### Text to read ###
In the interview given to the Guardian on Saturday 18 June (which it headlined on its front page with ‘Biggest strike for 100 years – union chief’), he continued, saying: ‘It will be the biggest since the general strike’. He then made a ‘call to arms’, telling members to prepare for a campaign of strikes ‘without precedent’ on 21 June (see Guardian 22 June), reiterating his point of the need for ‘sustained’ and ‘indefinite’ action.

Although never a member of the ‘awkward squad’ of union leaders, Prentis is not unknown for making bold and critical statements. But never has he engaged in such bombast and hyperbole before. There are a number of possible explanations for his statements.

One is that he was trying to curry favour with the growing groundswell of opinion within his own union for effective action against the Con-Dem coalition government. The Guardian interview was given just the day before his union’s local government annual conference opened (then followed by the union’s general annual conference). Previously, he had only gone so far as to say Unison would ballot for industrial action on pensions.

Another is that he was trying, especially in the run up to the 30June action that his members are not involved in, to outflank his far left critics who hold some sway inside Unison by bringing them on side, knowing that they would lap up his comments because it is precisely what they want to hear (as the reports in the Guardian 23 June and Socialist Worker 25 June made clear).

A final reason is he was trying to take control of the situation not just within Unison but the whole public sector union movement in the run up to the most widespread action so far against the government’s austerity programme on 30 June (and even though the PCS union has been leading it to date, either by taking action or by arguing for coordination of action).
###
*Directive*:
Answer these questions from the passage about Prentis's strike statements.
(a) What headline did the Guardian run on its front page for the interview?
(b) Before the interview, how far had Prentis previously gone regarding pensions?
(c) Which union has been leading the action against the government's austerity program to date?
### Supplied entries ###
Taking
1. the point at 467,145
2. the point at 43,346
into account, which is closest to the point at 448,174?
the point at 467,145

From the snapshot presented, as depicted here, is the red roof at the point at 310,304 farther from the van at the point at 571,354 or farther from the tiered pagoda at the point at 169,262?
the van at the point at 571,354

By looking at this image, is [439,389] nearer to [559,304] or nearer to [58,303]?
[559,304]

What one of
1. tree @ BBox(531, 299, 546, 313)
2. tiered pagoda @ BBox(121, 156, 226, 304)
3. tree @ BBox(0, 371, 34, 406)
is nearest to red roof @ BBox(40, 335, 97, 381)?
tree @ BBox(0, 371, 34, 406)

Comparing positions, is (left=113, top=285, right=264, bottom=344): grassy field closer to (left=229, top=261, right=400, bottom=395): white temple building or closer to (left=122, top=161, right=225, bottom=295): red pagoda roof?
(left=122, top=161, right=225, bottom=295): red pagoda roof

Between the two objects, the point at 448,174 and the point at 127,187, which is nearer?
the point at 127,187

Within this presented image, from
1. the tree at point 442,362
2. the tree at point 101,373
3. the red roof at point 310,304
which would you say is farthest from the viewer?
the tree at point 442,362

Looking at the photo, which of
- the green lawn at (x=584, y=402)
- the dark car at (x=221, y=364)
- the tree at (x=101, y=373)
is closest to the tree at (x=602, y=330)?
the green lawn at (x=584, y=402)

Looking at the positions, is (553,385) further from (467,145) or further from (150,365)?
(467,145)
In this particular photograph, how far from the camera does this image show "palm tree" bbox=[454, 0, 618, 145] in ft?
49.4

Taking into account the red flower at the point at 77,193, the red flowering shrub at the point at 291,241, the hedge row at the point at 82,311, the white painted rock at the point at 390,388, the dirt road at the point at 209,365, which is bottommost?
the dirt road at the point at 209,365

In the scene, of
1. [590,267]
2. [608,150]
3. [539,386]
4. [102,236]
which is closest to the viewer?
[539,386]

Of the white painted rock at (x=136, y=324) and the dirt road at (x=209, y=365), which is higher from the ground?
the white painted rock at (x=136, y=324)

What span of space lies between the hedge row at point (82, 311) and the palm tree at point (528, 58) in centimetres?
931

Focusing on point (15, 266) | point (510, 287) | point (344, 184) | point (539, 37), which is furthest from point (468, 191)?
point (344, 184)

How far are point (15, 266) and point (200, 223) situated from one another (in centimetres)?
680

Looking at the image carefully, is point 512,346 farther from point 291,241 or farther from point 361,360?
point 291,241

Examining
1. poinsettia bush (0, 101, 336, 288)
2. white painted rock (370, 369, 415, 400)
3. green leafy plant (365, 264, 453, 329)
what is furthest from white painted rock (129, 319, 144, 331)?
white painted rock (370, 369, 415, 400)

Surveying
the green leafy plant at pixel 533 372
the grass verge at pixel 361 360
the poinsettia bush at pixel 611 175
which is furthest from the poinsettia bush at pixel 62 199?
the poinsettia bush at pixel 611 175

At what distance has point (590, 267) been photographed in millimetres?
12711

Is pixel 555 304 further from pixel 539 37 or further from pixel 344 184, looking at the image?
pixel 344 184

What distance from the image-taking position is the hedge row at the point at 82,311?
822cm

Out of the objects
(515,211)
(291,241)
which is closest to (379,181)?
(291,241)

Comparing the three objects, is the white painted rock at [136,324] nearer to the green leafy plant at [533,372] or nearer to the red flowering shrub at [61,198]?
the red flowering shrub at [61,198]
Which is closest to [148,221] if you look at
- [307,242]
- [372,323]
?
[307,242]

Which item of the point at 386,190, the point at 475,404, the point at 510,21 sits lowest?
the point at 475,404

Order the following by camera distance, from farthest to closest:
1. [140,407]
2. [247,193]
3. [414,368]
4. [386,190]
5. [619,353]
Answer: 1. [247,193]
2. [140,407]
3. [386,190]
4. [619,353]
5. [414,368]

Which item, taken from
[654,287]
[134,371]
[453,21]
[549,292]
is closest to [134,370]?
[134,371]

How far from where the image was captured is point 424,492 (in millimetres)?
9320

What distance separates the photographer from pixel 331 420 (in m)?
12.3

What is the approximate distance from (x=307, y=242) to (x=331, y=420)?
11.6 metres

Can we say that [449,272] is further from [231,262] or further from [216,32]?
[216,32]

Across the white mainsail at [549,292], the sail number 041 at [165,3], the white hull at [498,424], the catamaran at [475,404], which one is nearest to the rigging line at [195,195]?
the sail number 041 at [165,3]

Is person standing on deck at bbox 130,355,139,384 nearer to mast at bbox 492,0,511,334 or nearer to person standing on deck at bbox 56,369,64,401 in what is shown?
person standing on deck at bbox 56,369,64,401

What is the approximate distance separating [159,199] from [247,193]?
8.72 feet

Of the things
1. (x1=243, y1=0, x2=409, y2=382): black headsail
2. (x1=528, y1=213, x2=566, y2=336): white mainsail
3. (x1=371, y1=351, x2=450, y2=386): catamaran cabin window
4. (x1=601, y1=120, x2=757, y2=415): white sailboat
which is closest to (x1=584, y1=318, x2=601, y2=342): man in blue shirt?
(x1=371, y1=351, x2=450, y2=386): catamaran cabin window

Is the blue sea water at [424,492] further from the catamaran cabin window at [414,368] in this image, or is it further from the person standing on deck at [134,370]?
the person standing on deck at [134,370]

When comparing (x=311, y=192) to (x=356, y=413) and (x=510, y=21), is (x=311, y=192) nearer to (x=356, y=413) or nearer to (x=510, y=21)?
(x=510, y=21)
###
*Worked solution*:
(a) 'Biggest strike for 100 years – union chief'
(b) He had only said that Unison would ballot for industrial action on pensions.
(c) The PCS union